Synthesizing Text-to-SQL Data from Weak and Strong LLMs
Jiaxi Yang, Binyuan Hui, Min Yang, Jian Yang, Junyang Lin, Chang Zhou
TL;DR
This work addresses the gap between open-source and closed-source LLMs in text-to-SQL by introducing Sense, a data synthesis framework that combines strong-model data for domain diversity with weak-model error data guided by an executor and preference learning. Sense fine-tunes open-source CodeLLaMA bases via supervised learning on synthetic strong data and refines outputs through direct preference optimization on weak data, achieving state-of-the-art results on Spider and competitive performance on the challenging BIRD benchmark, as well as robustness across SYN, REALISTIC, and DK. The approach demonstrates that carefully crafted synthetic data can substantially narrow the performance gap and enable open-source LLMs to operate effectively in real-world, cross-domain SQL tasks, with publicly released data and models to spur further progress.
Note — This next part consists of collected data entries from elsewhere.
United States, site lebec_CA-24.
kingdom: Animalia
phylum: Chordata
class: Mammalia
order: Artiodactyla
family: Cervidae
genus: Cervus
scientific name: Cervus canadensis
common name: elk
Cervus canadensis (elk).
Overall, the paper contributes a practical open-source pathway for high-quality text-to-SQL systems and provides detailed ablations and analyses of strong versus weak data, transferability, and robustness across tasks and domains.
Abstract
The capability gap between open-source and closed-source large language models (LLMs) remains a challenge in text-to-SQL tasks. In this paper, we introduce a synthetic data approach that combines data produced by larger, more powerful models (strong models) with error information data generated by smaller, not well-aligned models (weak models). The method not only enhances the domain generalization of text-to-SQL models but also explores the potential of error data supervision through preference learning. Furthermore, we employ the synthetic data approach for instruction tuning on open-source LLMs, resulting SENSE, a specialized text-to-SQL model. The effectiveness of SENSE is demonstrated through state-of-the-art results on the SPIDER and BIRD benchmarks, bridging the performance gap between open-source models and methods prompted by closed-source models.